>>>>>

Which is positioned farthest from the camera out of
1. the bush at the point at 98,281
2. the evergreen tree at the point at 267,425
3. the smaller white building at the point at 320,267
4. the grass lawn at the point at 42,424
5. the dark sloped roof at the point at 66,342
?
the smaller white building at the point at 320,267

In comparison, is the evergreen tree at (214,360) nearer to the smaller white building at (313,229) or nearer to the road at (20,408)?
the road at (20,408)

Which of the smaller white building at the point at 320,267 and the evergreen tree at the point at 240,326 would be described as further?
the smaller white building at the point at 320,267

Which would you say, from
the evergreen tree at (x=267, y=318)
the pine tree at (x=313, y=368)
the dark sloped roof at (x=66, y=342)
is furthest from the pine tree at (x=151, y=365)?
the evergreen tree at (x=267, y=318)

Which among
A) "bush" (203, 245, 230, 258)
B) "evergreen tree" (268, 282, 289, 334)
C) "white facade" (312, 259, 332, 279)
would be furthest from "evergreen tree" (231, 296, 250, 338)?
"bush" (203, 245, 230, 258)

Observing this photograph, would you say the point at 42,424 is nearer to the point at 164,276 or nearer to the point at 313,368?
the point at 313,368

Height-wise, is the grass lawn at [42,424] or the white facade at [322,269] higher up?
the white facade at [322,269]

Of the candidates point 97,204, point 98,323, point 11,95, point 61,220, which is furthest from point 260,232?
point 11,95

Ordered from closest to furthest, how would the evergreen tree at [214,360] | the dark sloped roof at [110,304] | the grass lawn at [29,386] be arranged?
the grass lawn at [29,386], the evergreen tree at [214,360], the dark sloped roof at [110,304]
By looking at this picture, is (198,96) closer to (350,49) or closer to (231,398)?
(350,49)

<<<<<

WHAT THIS TASK INVOLVES: Copy out the lines of the records above, from the line containing "Which among" through the line containing "the grass lawn at [29,386], the", inclusive, without any changes.

FULL RESPONSE:
Which among
A) "bush" (203, 245, 230, 258)
B) "evergreen tree" (268, 282, 289, 334)
C) "white facade" (312, 259, 332, 279)
would be furthest from "evergreen tree" (231, 296, 250, 338)?
"bush" (203, 245, 230, 258)

Observing this photograph, would you say the point at 42,424 is nearer to the point at 164,276 or nearer to the point at 313,368?
the point at 313,368

Height-wise, is the grass lawn at [42,424] or the white facade at [322,269] higher up?
the white facade at [322,269]

Of the candidates point 97,204, point 98,323, point 11,95, point 61,220, which is furthest from point 260,232?
point 11,95

Ordered from closest to furthest, how would the evergreen tree at [214,360] | the dark sloped roof at [110,304] | the grass lawn at [29,386] be arranged?
the grass lawn at [29,386], the evergreen tree at [214,360], the dark sloped roof at [110,304]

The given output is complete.